Content starts

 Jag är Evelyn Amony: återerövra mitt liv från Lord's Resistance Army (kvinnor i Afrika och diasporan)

Content ends
Content starts

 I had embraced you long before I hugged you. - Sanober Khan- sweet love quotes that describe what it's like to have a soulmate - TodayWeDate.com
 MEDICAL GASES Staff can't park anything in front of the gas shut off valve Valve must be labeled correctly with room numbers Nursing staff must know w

Content ends

Exercise objective
Beginning with the line containing "I had embraced" and ending with the line containing "MEDICAL GASES Staff", extract those lines exactly from the listing above, and only those.

Output for this exercise
 I had embraced you long before I hugged you. - Sanober Khan- sweet love quotes that describe what it's like to have a soulmate - TodayWeDate.com
 MEDICAL GASES Staff can't park anything in front of the gas shut off valve Valve must be labeled correctly with room numbers Nursing staff must know w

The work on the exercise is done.